Problem to work on
Retype only what runs from the line that contains "Does the image" through the last line of the listing below, both lines included.
━━━━━━━━━━━━━━━━━━━━━━━━━━━━━━
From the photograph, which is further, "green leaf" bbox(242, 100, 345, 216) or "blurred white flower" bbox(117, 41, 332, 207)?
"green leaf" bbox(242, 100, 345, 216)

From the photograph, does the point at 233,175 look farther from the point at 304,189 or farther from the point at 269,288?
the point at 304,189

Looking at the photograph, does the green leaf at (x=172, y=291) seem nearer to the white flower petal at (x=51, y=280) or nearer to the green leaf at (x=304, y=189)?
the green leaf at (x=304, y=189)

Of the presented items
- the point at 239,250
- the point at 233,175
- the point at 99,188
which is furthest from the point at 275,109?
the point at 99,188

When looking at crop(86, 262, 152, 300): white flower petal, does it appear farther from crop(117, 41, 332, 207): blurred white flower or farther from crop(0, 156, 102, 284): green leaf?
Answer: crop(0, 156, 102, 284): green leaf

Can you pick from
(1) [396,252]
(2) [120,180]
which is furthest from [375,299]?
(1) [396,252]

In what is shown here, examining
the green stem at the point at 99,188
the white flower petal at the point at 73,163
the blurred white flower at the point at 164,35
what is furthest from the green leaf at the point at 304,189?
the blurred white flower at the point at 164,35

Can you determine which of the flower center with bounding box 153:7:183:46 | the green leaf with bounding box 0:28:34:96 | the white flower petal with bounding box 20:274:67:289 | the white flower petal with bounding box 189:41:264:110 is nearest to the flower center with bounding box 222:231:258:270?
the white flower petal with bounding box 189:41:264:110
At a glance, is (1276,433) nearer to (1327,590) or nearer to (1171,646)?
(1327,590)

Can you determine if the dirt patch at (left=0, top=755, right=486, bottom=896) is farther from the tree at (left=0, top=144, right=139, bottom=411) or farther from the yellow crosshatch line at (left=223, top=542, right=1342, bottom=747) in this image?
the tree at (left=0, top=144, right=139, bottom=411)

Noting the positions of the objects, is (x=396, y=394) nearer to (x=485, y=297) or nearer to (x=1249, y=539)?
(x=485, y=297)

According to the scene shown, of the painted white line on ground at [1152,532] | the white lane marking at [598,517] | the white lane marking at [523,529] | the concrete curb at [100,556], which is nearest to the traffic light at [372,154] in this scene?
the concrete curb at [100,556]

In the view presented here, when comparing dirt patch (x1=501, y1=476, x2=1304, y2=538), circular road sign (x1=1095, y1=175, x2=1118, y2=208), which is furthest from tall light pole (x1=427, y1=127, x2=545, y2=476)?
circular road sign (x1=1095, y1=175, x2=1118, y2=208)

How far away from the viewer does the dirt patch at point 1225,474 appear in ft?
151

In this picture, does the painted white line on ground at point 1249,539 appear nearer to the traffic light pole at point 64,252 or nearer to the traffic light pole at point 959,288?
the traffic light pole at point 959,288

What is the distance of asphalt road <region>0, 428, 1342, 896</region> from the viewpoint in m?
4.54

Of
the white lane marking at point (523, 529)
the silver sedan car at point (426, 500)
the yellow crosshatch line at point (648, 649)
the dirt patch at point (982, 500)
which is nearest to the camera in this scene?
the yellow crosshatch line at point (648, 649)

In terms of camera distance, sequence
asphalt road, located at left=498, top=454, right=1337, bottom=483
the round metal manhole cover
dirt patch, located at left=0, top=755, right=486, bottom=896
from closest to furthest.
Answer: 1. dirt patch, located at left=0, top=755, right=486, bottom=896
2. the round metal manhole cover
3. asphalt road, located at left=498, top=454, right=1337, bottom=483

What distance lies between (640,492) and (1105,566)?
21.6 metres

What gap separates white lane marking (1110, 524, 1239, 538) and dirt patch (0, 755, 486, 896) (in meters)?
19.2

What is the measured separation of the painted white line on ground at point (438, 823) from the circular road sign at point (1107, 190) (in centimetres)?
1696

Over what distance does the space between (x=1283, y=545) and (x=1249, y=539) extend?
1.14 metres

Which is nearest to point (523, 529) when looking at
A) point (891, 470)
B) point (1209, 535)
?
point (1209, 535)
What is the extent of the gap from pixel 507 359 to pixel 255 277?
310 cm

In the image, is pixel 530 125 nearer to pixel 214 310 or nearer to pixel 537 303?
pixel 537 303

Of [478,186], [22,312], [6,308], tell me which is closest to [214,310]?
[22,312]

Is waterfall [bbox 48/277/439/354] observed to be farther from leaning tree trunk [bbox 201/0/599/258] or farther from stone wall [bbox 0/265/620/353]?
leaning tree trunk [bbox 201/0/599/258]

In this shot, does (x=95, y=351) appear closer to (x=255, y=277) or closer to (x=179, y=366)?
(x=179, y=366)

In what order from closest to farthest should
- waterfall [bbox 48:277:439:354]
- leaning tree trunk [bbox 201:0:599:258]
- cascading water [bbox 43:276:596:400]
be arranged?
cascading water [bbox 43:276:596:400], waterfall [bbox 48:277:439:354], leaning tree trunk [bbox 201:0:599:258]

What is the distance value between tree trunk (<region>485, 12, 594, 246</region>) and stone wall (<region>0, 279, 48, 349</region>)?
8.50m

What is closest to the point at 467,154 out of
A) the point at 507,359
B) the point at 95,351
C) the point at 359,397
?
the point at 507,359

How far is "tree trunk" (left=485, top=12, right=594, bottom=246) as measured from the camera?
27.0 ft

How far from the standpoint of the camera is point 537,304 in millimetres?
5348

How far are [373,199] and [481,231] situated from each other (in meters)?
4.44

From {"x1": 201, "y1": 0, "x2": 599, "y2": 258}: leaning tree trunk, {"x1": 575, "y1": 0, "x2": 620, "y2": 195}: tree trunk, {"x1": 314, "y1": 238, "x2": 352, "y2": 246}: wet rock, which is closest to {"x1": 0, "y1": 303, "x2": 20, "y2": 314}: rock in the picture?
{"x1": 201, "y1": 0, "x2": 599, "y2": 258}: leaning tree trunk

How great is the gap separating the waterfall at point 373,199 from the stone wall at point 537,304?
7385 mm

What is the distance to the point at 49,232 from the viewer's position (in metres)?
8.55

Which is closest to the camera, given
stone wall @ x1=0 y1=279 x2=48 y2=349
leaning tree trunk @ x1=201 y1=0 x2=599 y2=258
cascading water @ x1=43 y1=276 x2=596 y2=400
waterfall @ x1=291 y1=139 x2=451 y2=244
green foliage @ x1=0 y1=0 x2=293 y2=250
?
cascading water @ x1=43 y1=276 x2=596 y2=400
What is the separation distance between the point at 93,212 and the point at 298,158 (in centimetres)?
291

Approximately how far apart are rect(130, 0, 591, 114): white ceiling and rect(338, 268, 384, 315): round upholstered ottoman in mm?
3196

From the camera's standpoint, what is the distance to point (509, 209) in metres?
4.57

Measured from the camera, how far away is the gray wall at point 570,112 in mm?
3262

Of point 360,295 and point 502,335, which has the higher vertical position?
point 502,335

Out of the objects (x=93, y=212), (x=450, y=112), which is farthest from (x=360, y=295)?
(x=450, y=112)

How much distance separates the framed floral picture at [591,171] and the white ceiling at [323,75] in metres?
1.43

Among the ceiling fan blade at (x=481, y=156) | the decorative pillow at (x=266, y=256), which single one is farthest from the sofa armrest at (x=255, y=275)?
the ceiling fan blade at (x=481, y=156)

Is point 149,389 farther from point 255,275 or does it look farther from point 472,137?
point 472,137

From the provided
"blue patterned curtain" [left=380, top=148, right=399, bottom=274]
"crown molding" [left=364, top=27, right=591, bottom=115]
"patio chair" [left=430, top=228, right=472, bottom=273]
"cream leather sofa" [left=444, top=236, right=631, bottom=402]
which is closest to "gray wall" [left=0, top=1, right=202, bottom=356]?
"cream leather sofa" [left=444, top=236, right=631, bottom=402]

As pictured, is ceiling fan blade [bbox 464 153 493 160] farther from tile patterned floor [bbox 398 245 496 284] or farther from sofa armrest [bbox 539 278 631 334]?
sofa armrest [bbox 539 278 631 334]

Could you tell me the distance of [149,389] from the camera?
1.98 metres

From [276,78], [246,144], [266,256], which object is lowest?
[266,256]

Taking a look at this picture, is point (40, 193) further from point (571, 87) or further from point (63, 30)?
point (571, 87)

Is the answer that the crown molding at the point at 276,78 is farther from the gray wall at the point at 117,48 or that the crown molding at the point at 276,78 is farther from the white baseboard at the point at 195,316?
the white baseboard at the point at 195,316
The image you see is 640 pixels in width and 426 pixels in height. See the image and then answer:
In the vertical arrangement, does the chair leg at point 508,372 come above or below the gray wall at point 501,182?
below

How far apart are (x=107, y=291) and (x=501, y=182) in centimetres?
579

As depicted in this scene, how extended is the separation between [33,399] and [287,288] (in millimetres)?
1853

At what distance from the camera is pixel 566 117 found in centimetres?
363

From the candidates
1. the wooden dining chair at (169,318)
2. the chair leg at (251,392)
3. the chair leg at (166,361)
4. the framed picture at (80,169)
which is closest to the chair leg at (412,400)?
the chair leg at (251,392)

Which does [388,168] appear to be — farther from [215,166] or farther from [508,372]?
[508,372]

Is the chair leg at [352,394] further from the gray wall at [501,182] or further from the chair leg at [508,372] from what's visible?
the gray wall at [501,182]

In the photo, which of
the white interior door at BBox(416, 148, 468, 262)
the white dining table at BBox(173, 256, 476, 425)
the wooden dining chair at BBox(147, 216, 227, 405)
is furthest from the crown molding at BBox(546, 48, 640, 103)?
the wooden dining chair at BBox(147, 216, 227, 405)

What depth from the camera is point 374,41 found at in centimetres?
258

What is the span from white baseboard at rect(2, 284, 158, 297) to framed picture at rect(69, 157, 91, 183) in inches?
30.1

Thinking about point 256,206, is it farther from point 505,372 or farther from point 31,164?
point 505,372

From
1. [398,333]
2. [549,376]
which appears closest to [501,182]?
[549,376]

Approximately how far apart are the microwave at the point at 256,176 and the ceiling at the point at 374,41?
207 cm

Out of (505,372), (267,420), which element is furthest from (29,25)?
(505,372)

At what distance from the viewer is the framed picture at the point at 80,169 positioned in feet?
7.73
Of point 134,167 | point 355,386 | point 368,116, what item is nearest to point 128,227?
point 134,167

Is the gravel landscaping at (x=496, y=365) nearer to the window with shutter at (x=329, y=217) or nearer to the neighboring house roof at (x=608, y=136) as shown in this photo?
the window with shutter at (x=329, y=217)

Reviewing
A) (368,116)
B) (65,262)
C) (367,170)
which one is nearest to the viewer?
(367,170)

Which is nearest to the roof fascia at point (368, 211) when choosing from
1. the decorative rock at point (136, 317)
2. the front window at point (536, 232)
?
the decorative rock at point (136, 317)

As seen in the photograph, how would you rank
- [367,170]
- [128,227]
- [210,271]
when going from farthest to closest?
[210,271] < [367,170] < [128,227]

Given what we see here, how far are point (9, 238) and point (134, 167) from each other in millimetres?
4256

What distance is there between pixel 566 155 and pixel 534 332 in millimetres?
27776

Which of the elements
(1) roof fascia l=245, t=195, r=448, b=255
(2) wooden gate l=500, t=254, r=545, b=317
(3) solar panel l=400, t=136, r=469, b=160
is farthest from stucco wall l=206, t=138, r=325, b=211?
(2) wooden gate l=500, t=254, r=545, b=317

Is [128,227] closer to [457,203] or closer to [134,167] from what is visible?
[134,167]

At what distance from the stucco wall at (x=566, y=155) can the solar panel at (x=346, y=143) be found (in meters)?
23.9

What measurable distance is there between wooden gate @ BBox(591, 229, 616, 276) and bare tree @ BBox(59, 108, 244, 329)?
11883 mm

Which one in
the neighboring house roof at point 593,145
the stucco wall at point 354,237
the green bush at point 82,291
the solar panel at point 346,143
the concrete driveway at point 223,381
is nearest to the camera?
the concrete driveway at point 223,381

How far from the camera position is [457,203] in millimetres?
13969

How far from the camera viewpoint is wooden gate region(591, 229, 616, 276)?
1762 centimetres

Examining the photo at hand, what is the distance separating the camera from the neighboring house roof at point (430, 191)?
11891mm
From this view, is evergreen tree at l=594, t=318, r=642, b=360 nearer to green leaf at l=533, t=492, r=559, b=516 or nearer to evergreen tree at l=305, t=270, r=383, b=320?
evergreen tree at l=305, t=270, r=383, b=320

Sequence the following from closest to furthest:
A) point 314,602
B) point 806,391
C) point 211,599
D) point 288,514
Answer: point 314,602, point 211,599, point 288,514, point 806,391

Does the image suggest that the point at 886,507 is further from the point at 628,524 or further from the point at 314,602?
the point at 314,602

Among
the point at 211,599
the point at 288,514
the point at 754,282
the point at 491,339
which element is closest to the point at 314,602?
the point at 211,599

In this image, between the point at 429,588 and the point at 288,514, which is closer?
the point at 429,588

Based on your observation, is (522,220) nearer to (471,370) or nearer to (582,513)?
━━━━━━━━━━━━━━━━━━━━━━━━━━━━━━
Final result
Does the image suggest that the point at 886,507 is further from the point at 628,524 or further from the point at 314,602?
the point at 314,602

Among
the point at 211,599
the point at 288,514
the point at 754,282
the point at 491,339
which element is closest to the point at 314,602?
the point at 211,599

In this image, between the point at 429,588 and the point at 288,514, which is closer?
the point at 429,588

Based on your observation, is (522,220) nearer to (471,370) or nearer to (582,513)?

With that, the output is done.